RECORDS SHOWN.
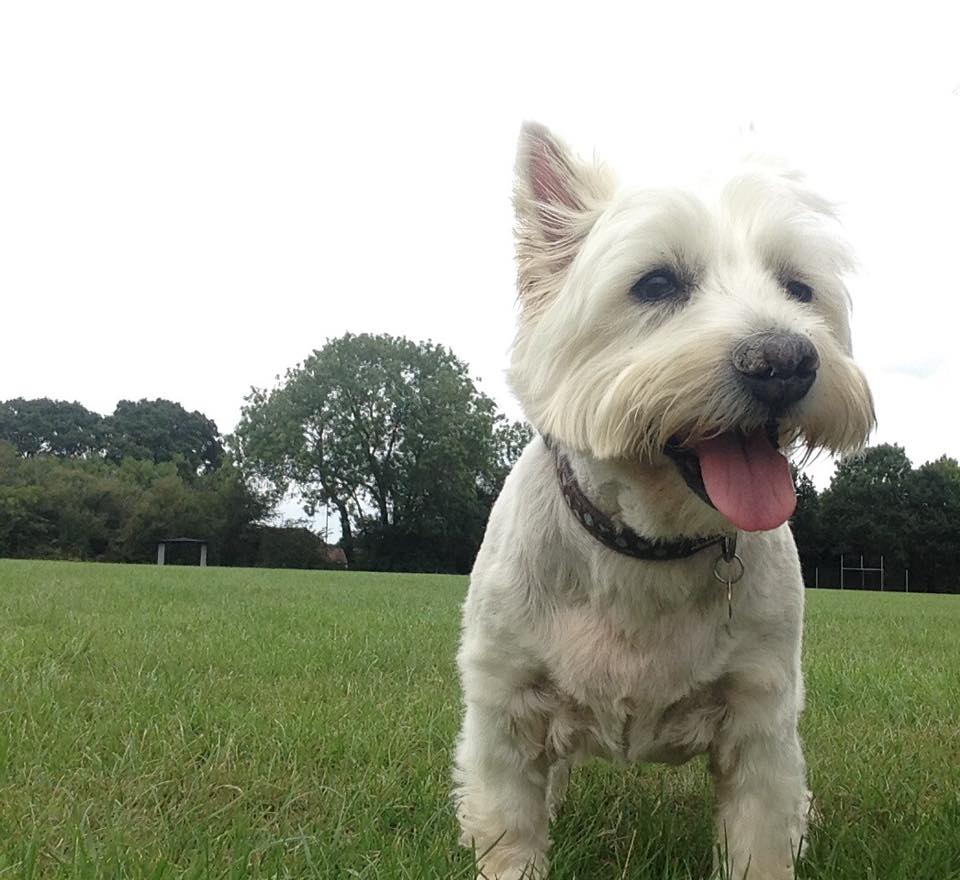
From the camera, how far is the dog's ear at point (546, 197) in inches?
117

* * *

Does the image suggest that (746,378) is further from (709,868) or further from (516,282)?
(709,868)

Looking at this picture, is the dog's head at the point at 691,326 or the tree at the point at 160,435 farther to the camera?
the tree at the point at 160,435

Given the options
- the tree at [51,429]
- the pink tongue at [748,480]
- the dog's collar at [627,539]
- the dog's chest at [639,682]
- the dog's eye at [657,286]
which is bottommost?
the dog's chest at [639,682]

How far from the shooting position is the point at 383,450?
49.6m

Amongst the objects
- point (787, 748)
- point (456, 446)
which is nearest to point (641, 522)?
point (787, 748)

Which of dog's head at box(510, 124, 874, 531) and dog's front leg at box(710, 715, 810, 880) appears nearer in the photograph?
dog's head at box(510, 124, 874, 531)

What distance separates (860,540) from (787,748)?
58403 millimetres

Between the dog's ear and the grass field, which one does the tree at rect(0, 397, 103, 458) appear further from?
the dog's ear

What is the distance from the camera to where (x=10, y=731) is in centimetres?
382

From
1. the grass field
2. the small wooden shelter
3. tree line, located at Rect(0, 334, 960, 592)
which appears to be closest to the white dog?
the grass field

TASK BRIEF.
Change "nearer" to "closer" in the items, starting with the line that contains "Which of dog's" and going on through the line that contains "58403 millimetres". Write out only those lines, with everything else left as it is.

ANSWER FOR THE TASK.
Which of dog's head at box(510, 124, 874, 531) and dog's front leg at box(710, 715, 810, 880) appears closer in the photograph?
dog's head at box(510, 124, 874, 531)

What distance separates (860,540) from (787,748)?
58403 millimetres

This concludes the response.